On a raised bed of dirt are the letters of the alphabet and a plant for each letter: from aloe to zucchini. The alphabet garden at Lakes Regional Park is one of the highlights of the Children’s Garden there, and its existence is due to the tireless efforts of Sue Moore.

Amanda Inscore Amanda Inscore/The News-Press
Sue Moore started the Children’s Garden in Lakes Park
The tells of Parkinson’s disease barely show, as Sue moves around the garden rattling off information about what is there now, and her big plans for its future.
The Children’s Garden at Lakes Park is not the only achievement for Sue who has volunteered more than 1,000 hours at the park over the past 20 years.
She has given guided bird tours, helped establish the yearly Bird Fest, established the annual Scarecrows in the Park fundraiser and became a board member of the Lakes Park Enrichment Foundation. She took gardening classes and began helping in the gardens. She volunteered in the Fragrance Garden and the Community Garden. Five years ago, she began her most ambitious project of creating the Children’s Garden.
“The inspiration for this came when I attended several garden meetings,” Sue explains. “I heard about children’s gardens, and we have a park that attracts all kinds of children. Most botanic gardens have to really work to get the children to come, and they are here. So I thought we should really think about a children’s garden.”
Now the 2-acre Children’s Garden has the alphabet area of vegetables and herbs, a pollination station, butterfly garden, flowers and a storybook walk.
Sue is working on plans to add an educational pavilion for story time and programs.
“We have planned a learning grove under the big elm tree,” she says. “This is the biggest elm tree in Lee County. It is at least 100 years old.”
She also has a dream of creating a giant sun and Earth sculpture to encourage children and their parents to care for the planet.
“We don’t think about the fact that we are a speck in space going around the sun, and that is a concept that is important to give to everyone on Earth,” Sue says. “We are a speck, but it is our speck. It is where we live, and we have to visualize that we are just a miniscule particle of the universe. We have to take care of it.”
To help children visualize this, she wants to create a giant sun with the seven colors of light and Earth circling it.
“That will be here in the garden to remind us that we have to take care of our Earth and we are poisoning our Earth now,” she says. “The biggest construction will be the sun garden, because I want it to be visible from the playground, so people will see it and say, ‘Oh, what is that? I want to see it.’”

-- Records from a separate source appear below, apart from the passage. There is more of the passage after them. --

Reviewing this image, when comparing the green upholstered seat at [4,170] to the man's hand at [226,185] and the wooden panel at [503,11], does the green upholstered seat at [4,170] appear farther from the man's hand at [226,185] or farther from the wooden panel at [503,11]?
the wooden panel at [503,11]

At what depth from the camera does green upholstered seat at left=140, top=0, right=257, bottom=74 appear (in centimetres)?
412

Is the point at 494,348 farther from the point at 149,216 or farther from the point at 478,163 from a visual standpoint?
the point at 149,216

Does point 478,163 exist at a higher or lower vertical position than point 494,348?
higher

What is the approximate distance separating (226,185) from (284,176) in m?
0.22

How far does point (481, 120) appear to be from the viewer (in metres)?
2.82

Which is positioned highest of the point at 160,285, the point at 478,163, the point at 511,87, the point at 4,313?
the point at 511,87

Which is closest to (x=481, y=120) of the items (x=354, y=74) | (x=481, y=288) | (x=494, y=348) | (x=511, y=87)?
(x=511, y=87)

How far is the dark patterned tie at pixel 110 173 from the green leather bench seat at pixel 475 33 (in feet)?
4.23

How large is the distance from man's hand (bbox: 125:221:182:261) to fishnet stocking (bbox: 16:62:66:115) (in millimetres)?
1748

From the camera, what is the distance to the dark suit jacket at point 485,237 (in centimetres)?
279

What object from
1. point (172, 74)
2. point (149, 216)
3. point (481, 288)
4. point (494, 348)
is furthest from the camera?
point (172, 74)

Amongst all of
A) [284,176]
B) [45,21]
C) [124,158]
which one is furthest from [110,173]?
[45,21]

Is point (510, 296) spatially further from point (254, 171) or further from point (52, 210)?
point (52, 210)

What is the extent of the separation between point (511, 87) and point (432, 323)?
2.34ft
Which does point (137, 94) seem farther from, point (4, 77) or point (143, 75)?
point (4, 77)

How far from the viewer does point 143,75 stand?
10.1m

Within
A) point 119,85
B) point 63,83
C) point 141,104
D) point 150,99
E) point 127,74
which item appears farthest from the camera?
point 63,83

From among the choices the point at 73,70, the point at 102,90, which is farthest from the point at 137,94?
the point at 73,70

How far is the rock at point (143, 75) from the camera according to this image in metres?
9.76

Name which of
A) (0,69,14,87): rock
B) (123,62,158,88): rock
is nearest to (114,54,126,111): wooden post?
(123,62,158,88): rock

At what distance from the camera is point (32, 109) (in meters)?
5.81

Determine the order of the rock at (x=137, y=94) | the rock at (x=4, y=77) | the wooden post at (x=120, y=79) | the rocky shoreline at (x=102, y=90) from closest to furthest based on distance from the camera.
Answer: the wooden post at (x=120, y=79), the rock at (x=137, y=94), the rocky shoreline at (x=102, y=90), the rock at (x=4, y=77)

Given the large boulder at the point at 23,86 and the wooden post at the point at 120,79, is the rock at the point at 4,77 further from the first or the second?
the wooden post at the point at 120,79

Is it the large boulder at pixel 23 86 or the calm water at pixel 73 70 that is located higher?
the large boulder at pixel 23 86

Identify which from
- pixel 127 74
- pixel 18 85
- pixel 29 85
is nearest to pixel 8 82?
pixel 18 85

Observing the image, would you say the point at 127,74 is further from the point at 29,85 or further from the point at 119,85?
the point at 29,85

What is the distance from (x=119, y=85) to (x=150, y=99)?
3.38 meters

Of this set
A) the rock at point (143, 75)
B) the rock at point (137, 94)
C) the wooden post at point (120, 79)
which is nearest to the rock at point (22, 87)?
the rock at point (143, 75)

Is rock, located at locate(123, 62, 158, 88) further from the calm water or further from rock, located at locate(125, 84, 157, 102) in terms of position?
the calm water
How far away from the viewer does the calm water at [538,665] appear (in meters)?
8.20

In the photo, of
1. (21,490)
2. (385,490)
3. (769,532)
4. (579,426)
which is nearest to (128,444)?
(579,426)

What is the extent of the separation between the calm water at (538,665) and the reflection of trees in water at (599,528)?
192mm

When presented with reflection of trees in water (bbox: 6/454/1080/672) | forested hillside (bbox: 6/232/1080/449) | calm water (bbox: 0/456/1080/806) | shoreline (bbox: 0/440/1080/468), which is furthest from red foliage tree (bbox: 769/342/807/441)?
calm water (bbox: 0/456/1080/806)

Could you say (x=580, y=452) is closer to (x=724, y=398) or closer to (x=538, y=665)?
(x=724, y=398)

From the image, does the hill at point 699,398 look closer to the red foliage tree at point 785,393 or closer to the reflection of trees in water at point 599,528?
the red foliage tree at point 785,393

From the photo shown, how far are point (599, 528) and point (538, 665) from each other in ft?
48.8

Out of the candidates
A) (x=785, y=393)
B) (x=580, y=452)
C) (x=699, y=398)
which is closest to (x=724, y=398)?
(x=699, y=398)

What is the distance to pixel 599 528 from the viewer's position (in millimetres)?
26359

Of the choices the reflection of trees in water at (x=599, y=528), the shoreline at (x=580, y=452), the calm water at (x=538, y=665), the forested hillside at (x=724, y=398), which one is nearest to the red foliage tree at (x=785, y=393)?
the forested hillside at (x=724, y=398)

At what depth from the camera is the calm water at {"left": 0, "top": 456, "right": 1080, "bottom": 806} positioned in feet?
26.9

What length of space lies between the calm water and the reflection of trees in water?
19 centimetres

Erin White, the executive director of the Lakes Park Enrichment Foundation, says Sue is an inspiration.
“She is considered the visionary of the foundation,” Erin says. “It has been her fondest desire for many years to have a place in Lakes Park where families can go and not only play but learn. She’s absolutely incredible. Her level of dedication has not waned despite her physical challenges.”

Amanda Inscore Amanda Inscore/The News-Press
Sue Moore started the Children’s Garden in Lakes Park
Being a part of children’s lives isn’t new for Sue. She graduated from Ohio Wesleyan University with a degree in English literature and taught English in junior high and high school. She and her husband, Frank, have four children and five grandchildren. Yet Sue never planned to be ensconced in a children’s garden. She says she was not a gardener, but a birder.
She and Frank moved to Fort Myers from Binghamton, New York, in 1998.
“I was a very dedicated birder at that time, and I wandered in here not knowing what was here,” she says.
When she saw all the birds, she offered to give bird tours at the park. That was the beginning of her love of Lakes Park.
“When they got serious about the botanical garden, I helped plan the Community Garden,” she says. “The Community Garden is one of the most successful of the community gardens in Florida.”
Wearing hot pink pants, a lighter pink sweater and a wide-brimmed hat ribboned with pink flowers and a pink bow, Sue moves confidently around the Children’s Garden. She says being active in the garden has helped keep her healthy. When she had a stroke many years ago and was diagnosed with Parkinson’s, she had to give up flying the small planes she loved to pilot.
“Having an interest has kept me going,” she says. “This is my ministry. God wants this children’s garden to be built, and he wants me to do it, and with his help, it will be done.”
A party for her 80th birthday was held in Lakes Park from on March 30. In lieu of gifts, Sue is asked for donations to the Lakes Park Enrichment Foundation.
“I am hoping to get lots of people to come and to make donations to the gardens,”she says.